A collaborative process
“Every culture has a right and a responsibility to present its own culture to its own people. That responsibility is so fundamental it cannot be left in the hands of outsiders, nor be usurped by them.”[15] To give public exposure to a community to which one does not belong is not an easy task, as Maori filmmaker Barry Barclay reminds us in this quote. In 1982, Vietnamese filmmaker and theorist Trinh T. Minh-Ha shot also a film in Senegal, entitled Reassemblage. This famous documentary film features rural villagers and questions the possibility of representing a culture as an outsider. Minh-Ha suggests to “speak nearby” the community she describes,[16] a process involving “a speaking that does not objectify, does not point to an object as if it is distant from the speaking subject or absent from the speaking place. A speaking that reflects on itself and can come very close to a subject without, however, seizing or claiming it.”[17]
Nguyen does not pretend to describe the culture and customs of this specific community but only to highlight the complexities and difficulties to bear the weight of an inherited past. His practice focuses on the process of memory, remembering and forgetting, and does not involve a systematic observation of the life of the descendants of the Senegalese tirailleurs from Dakar. However, his film gives them a voice and, although he did not stay long enough to deeply engage with this community, his bottom-up approach resembles the practice of an ethnographer collecting first hand testimonies in order to reflect on the specificities of a peculiar community. To avoid claiming, appropriating or objectifying the stories of these Senegalese-Vietnamese, yet to remain close enough to them, Nguyen chose to collaborate deeply with some members of the community so that they would be the ones who present their own history. Furthermore, he proposed to some of them to write fictional scripts that would relate to their stories, and to perform them.
The Specter of Ancestors Becoming (2019). Still from the video (father and son, 4 screens)
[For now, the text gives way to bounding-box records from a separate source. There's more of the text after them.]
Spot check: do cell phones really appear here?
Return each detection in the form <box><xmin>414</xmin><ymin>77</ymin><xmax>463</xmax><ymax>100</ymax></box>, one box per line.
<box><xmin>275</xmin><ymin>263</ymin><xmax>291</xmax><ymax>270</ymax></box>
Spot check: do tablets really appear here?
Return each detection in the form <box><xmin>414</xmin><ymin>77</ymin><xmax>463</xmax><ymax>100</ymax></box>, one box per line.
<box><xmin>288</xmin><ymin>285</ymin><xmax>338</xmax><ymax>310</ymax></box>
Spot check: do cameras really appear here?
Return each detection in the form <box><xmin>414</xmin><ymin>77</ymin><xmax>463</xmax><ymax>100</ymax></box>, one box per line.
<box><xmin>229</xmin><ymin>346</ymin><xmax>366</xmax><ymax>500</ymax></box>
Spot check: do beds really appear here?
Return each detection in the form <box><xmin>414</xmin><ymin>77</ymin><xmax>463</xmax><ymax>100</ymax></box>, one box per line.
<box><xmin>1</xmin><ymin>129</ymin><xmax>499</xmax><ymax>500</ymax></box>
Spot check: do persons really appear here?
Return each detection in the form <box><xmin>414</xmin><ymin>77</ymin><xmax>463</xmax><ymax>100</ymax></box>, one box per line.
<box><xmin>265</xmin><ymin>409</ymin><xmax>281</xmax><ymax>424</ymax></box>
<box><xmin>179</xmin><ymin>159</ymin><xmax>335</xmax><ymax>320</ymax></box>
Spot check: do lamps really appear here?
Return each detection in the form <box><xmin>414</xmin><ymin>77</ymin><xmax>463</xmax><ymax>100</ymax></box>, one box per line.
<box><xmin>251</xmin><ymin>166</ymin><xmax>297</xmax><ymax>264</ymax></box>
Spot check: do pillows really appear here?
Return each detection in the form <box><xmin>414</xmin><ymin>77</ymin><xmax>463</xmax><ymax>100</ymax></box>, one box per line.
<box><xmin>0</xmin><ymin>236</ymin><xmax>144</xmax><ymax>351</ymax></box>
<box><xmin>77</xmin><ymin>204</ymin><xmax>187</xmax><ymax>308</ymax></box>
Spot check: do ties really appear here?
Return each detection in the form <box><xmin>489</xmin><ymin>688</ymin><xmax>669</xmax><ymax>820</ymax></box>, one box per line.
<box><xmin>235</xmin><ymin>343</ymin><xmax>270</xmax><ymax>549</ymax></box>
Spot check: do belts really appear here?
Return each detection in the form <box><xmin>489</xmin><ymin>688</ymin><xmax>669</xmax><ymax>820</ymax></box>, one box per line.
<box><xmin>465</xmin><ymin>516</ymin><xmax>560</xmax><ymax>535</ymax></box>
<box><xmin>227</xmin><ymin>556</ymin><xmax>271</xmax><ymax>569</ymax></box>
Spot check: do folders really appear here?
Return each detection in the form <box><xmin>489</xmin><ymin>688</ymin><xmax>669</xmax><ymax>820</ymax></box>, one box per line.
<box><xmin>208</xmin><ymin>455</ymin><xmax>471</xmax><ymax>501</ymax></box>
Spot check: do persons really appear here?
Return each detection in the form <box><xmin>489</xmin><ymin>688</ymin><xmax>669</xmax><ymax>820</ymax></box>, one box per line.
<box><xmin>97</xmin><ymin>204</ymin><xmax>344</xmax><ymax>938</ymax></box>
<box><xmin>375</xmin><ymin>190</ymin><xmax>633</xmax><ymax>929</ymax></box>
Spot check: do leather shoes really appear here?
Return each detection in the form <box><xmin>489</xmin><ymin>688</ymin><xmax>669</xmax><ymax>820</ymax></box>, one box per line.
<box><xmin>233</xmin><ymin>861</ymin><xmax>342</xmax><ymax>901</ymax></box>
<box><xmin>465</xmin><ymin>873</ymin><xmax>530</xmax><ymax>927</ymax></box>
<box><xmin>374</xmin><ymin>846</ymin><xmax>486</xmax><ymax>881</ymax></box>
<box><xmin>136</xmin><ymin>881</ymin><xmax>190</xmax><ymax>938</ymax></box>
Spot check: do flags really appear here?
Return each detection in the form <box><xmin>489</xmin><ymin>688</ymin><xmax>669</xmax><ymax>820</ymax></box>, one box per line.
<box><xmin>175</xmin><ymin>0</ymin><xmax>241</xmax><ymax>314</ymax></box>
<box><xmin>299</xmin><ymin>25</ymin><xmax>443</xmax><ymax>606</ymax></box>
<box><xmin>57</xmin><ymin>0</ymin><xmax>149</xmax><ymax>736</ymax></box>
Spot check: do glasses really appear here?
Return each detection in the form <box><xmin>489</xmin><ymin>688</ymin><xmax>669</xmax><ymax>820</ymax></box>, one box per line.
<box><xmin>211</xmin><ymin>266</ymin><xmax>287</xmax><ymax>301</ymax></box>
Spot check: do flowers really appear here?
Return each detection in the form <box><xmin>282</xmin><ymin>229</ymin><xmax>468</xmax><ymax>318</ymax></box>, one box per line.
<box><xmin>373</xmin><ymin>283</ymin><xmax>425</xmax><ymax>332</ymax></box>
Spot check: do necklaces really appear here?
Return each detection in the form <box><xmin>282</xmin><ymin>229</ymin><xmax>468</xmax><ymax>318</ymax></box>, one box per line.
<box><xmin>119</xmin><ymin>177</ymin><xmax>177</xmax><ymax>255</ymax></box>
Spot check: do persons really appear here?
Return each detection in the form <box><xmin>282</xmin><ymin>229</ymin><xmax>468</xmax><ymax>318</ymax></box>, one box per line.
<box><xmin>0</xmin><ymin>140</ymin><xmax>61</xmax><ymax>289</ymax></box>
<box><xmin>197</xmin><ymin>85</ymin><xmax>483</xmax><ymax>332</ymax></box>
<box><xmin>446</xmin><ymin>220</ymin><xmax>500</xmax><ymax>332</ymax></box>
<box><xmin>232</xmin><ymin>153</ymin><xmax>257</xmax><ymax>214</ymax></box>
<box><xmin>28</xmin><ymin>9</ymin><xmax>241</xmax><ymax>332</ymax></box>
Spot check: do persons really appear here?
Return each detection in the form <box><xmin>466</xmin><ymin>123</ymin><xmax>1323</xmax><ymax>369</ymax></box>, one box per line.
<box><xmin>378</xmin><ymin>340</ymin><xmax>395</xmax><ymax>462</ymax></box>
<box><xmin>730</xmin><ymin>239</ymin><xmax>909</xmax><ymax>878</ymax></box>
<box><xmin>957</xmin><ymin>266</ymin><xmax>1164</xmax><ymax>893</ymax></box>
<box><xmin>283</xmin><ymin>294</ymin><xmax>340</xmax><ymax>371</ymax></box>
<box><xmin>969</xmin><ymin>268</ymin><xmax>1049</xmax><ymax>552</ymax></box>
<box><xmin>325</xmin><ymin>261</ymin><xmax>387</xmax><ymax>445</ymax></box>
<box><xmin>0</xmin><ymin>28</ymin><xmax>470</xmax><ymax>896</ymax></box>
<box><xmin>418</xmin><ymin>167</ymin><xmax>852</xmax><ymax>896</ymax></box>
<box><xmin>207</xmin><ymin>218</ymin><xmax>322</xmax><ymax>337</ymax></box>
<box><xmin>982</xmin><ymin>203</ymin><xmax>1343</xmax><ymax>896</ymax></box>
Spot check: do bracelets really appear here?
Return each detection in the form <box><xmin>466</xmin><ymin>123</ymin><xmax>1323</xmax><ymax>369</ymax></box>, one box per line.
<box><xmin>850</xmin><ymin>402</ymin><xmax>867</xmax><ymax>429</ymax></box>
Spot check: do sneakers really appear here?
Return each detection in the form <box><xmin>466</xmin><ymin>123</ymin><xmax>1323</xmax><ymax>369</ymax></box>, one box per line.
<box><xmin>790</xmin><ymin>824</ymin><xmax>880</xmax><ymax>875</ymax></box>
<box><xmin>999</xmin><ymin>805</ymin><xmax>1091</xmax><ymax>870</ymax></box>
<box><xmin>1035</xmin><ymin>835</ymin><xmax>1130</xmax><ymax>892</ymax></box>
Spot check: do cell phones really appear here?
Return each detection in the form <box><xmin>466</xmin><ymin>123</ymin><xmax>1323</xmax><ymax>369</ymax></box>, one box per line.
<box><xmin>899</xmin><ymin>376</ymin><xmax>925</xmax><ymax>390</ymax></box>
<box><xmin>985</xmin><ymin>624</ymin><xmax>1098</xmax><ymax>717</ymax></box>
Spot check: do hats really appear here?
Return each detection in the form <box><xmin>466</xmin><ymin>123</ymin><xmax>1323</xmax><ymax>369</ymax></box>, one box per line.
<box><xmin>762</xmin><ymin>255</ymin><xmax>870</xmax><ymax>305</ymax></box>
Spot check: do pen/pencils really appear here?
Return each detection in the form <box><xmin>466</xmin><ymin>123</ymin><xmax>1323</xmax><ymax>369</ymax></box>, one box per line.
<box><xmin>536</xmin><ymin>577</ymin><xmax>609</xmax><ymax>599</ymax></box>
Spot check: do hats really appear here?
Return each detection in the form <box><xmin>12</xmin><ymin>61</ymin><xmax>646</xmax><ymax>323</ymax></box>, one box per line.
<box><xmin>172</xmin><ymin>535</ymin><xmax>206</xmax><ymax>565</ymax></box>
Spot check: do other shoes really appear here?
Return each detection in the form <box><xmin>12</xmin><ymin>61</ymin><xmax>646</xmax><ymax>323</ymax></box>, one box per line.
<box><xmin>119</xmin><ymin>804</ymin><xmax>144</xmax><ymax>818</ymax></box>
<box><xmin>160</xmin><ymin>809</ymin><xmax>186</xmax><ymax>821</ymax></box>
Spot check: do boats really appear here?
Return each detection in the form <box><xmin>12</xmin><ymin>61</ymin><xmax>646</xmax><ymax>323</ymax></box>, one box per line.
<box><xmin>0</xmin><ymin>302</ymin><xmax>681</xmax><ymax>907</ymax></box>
Nguyen has often used fiction as a way to fill the gaps in history and to compensate for the lack of archives, in particular when he worked on the topic of the boat people. In Dakar, the idea of intertwining fiction and reality emerged when he discovered that one of the women he interviewed, Anne-Marie Niane, had written a short novel about her Vietnamese mother, telling her story when she arrived in Senegal and had to face such cultural gaps as polygamy.[18] From this novel, Nguyen proposed her to develop her fictional narrative and to invite other members of the community to join the process. Nguyen did not drive their discussions nor their approach to the topic: inspired by their personal stories, Niane wrote a fictional scene taking place in the past in Saigon featuring a tirailleur and his Vietnamese wife when he had to leave Vietnam; Macodou Ndiaye related the confrontation between a father and his son in Dakar during which the son reproaches his father to have hidden the truth about his Vietnamese origins. Finally, Merry Bèye Diouf imagined a dialogue between a young Senegalese woman and her Vietnamese grandmother. Altogether, they spent time in meetings and debates so that the sequences reflect the community’s participation and engagement. For Anne-Marie Niane, writing the screenplay was a way to reconstruct history. “Where memory fails, imagination does the rest.” In an unpublished interview with the artist, she insists on the positive effects of the experience: “we can rebuild a life by rebuilding a story.”[19] The Specter of Ancestors Becoming features these three fictional scenes together with additional extracts from the artist’s interviews and archival materials. Ultimately, all the scenes are staged and the characters from the film are either acting or are at least aware of the presence of the camera. The artist never appears in the film and, for the interviews, the interviewer is always absent.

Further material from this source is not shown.